Testing this on some of the network graphs that I’m currently working with has produced some really quite nice effects. Ironically, by making parts of the image less clear, the overall coherence and clarity of the image is improved substantially. Here are a couple of screenshots of a random network with focus blur applied, both from up close and from a further distance.
The effect is achieved by rendering the whole image to a texture framebuffer. A very simple fullscreen shader is then applied, which increases or decreases the level of blur for a given pixel depending on the z-buffer depth value at that point. It’s a really very simple technique, but in my opinion produces some quite effective result.
This is one of the reasons why shaders are so phenomenally powerful. The depth blur is a very short program, but it needs to be executed for every single pixel of the image. That’s a lot of pixels, and a lot of computing power is needed to do this. Applying a shader program in parallel across the whole image is hugely more efficient than getting the CPU to do it.

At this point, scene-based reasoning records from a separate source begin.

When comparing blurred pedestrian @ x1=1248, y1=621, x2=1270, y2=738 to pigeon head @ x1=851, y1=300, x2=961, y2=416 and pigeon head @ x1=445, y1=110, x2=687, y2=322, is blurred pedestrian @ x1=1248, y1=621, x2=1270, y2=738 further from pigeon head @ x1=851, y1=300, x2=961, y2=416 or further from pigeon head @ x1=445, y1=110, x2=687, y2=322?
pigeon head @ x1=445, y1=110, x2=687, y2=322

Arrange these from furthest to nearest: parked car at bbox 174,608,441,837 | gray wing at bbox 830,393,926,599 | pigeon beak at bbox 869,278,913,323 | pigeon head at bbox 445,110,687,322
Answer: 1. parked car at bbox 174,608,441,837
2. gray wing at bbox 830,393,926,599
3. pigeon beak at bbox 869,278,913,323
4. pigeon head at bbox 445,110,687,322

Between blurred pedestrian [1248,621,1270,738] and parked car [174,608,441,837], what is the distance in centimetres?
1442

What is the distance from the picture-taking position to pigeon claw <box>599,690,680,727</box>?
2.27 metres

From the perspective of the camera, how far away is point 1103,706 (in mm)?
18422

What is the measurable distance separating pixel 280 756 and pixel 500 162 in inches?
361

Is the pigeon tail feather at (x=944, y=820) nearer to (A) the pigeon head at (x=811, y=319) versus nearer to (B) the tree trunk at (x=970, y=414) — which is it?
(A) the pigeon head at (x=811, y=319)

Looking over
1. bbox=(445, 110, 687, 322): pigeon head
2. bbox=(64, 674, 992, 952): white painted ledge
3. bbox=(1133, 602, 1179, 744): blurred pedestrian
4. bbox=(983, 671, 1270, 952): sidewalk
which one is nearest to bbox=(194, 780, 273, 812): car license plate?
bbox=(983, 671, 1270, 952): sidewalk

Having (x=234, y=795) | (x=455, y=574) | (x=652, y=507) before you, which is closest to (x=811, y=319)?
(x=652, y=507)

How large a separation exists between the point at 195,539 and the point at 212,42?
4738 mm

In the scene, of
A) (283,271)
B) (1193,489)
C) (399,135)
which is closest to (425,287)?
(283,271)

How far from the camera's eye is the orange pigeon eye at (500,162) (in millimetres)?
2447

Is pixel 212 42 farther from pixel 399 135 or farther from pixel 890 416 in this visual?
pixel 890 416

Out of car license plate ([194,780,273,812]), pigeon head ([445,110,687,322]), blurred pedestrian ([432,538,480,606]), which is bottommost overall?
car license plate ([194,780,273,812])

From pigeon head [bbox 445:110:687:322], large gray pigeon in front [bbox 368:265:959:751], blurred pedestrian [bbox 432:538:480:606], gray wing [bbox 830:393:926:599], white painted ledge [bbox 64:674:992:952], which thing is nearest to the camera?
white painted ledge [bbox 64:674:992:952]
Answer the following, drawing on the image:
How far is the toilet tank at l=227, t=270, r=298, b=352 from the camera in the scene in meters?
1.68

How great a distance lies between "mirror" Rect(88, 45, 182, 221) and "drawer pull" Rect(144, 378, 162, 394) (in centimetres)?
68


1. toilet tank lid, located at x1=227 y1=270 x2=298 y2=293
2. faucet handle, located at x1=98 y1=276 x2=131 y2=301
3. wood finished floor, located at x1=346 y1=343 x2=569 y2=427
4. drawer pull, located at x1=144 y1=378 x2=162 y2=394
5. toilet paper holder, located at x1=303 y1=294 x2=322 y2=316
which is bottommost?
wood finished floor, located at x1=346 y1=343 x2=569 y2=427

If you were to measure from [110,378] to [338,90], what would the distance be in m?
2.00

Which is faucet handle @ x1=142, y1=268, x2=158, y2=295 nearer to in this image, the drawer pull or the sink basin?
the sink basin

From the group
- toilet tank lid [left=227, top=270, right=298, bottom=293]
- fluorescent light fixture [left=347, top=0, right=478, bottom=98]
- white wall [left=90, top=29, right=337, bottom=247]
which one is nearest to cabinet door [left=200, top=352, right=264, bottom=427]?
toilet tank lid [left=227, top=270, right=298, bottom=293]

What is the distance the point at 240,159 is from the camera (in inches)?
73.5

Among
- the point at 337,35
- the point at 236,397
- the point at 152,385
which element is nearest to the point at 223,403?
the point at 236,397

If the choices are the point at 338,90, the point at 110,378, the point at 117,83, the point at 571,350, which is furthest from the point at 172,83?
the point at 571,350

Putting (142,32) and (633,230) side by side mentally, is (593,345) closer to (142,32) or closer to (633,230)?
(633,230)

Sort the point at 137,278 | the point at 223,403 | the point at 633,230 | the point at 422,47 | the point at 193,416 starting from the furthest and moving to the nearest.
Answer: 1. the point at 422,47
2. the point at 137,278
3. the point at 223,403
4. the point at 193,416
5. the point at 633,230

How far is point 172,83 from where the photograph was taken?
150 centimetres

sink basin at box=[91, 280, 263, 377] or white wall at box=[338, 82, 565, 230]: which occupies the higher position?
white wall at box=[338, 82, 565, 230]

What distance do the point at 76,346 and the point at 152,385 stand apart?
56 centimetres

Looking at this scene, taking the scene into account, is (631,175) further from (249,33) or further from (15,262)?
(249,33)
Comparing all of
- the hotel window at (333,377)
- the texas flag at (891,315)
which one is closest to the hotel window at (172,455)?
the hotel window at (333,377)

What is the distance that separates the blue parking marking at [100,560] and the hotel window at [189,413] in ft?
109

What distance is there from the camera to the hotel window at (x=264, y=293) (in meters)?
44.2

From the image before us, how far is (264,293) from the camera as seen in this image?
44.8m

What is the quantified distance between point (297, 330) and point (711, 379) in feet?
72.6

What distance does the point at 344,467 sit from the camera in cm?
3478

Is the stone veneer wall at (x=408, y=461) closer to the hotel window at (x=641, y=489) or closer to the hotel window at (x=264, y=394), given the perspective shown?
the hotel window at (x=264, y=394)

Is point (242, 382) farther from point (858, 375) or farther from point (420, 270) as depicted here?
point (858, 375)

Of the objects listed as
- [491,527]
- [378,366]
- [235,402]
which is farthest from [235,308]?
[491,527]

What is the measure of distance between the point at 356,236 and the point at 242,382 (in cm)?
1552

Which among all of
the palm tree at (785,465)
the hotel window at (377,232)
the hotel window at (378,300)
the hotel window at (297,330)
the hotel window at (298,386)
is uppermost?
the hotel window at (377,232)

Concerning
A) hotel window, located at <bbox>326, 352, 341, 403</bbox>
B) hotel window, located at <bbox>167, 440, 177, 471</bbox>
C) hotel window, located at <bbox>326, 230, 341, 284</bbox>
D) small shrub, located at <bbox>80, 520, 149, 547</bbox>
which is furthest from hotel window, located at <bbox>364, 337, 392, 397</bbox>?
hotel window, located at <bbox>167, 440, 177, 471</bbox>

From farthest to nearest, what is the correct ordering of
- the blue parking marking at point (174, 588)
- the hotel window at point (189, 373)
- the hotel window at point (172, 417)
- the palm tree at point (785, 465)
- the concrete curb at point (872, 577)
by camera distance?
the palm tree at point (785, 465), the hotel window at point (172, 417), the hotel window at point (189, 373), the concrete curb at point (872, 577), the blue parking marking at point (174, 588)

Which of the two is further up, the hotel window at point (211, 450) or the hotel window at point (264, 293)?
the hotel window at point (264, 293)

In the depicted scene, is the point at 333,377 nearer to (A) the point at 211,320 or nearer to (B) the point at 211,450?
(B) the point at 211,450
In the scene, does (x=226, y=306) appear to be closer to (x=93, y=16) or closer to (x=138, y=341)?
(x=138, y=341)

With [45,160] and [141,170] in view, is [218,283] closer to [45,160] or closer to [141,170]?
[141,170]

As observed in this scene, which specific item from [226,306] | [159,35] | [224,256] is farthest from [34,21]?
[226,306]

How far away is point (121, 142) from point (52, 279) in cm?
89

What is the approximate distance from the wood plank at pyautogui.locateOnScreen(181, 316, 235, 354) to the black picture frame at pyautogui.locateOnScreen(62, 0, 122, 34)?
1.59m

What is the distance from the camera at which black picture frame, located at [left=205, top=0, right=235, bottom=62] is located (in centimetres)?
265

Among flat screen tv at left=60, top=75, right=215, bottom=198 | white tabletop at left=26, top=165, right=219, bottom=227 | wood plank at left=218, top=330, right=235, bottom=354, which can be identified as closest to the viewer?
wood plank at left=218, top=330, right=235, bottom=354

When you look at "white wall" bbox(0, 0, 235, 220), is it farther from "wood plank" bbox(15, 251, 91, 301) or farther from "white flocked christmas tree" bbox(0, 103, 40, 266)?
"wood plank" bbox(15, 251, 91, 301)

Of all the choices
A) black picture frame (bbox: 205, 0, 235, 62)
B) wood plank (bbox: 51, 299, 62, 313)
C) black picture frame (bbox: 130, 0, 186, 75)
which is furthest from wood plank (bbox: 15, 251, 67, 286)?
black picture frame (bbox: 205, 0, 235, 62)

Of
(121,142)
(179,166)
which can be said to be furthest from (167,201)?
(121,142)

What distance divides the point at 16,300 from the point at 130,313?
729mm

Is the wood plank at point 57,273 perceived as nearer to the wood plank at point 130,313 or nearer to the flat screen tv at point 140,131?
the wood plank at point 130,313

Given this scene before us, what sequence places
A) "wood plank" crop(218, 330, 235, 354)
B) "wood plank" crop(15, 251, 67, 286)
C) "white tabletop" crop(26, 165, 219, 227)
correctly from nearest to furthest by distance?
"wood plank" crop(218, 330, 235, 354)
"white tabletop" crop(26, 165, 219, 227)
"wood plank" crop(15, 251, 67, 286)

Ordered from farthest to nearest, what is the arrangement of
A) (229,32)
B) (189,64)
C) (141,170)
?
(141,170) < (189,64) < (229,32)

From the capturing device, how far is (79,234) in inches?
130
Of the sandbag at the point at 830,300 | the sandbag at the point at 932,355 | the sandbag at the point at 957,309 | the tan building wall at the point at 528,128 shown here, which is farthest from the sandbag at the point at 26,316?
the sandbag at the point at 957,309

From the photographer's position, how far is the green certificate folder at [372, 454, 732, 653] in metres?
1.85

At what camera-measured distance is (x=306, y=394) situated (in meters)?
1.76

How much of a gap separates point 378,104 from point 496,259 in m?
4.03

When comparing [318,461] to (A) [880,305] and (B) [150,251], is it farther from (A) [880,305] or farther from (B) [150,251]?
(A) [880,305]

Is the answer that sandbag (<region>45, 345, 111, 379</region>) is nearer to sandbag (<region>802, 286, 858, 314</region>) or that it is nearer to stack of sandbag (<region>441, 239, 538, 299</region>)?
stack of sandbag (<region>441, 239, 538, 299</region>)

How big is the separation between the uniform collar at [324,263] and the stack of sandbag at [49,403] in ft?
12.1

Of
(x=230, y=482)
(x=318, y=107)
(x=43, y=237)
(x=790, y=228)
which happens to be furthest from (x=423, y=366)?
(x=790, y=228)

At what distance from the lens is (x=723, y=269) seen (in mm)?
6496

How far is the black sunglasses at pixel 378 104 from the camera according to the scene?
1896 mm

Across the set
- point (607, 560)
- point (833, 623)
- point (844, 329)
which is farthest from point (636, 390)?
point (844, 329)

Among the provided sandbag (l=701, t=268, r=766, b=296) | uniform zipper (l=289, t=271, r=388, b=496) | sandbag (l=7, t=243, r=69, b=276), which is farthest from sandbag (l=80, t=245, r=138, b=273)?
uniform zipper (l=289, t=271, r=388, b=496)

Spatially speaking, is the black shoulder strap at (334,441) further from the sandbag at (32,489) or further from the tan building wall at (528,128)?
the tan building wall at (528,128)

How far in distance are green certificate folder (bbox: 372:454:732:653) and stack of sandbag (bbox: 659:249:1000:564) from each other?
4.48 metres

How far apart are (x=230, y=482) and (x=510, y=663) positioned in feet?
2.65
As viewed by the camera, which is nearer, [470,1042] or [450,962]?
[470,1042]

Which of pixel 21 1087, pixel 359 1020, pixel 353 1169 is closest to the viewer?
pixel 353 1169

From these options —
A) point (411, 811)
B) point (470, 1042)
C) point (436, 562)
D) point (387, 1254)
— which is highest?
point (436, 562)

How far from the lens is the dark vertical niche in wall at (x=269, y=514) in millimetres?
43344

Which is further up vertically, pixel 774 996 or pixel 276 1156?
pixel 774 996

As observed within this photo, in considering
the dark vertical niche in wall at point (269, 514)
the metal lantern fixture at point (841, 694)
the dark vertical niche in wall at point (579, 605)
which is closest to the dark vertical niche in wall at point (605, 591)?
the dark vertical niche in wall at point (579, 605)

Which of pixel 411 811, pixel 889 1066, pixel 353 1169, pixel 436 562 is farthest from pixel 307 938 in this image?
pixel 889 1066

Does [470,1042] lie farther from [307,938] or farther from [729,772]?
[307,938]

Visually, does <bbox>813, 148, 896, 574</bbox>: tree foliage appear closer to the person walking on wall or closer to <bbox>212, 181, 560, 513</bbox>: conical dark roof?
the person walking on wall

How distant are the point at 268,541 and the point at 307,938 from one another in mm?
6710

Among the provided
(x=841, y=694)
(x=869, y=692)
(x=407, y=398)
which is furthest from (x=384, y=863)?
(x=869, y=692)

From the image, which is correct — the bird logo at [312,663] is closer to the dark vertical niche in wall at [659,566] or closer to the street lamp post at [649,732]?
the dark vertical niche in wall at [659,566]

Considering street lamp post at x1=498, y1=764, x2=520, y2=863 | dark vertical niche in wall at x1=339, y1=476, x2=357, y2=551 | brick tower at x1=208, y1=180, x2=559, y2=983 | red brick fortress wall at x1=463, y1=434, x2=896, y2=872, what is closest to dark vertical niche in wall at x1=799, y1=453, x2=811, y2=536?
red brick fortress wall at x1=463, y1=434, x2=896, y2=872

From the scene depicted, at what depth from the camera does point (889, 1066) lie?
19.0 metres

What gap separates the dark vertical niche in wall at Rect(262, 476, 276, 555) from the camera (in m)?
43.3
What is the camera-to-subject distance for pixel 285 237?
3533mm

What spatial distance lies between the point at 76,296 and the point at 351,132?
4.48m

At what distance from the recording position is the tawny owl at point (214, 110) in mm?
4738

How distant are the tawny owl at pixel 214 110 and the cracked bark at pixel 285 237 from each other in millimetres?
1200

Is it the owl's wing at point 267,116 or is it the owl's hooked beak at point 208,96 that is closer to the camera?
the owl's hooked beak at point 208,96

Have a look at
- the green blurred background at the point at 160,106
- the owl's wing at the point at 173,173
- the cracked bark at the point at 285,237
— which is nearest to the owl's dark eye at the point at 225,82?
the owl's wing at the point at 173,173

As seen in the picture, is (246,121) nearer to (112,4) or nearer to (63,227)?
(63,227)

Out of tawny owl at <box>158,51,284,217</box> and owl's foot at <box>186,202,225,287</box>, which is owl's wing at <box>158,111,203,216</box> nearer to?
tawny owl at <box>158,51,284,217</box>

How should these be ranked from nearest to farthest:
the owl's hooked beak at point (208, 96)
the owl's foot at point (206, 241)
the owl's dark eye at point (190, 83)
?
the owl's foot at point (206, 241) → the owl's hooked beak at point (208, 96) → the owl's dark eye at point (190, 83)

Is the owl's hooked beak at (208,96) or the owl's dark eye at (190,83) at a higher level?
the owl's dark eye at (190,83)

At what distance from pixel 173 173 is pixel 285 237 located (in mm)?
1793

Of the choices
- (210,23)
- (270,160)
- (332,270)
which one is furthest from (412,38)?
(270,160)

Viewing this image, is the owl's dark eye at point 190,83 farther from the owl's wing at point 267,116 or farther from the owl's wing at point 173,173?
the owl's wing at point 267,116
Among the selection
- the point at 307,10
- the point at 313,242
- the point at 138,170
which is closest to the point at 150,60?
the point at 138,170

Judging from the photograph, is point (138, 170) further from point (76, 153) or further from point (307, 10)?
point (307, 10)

This allows it to be applied in realtime for each rendered frame, without stretching resources, even on my relatively underpowered laptop.
As part of an experimental game project I’ve been trying to use the Functy rendering routines to visualise network structures. At the moment it’s at a very early stage, but has - I think - already generated some interesting results.
The screenshot below shows a network of 60 nodes, each one rendered as a spherical co-ordinate function, joined together using links rendered as curves. I just plucked some simple functions out of the air to see what the results would be like but am hoping to extend it with more interesting shapes as things progress.
The various parts of the network are a little hard to discern with a static image, but when I tried to capture a video the result was a mess of fuzzy artefacts (I think there must be something going wrong with my screen capture software), so I gave up on that.
The next step, after neatening up the code, is to arrange better animation of the nodes and links, with dynamic movement based on things like the forces between the nodes. I’m hoping this will produce some really nice effects, and if anything comes of it I’ll put a bit more effort into getting a successful video capture.
According to Ohloh the code for Functy has been up on SourceForge for over for and a half years now (having apparently sucked up 13 years of my effort during that time; a factoid that can’t possibly be true!). Well, as of today, Functy now enjoys living in the upgraded Sourceforge environment.
The actual process of upgrading was surprisingly painless. One outcome though is that a lot of the links in the menu on this page have now moved to different URLs. In addition, there’s also a new SVN repository to use.
Nothing too dramatic, but hopefully the move to new Sourceforge will give things a bit of modernisation, while making things work more nicely, more seamlessly, and more attractively.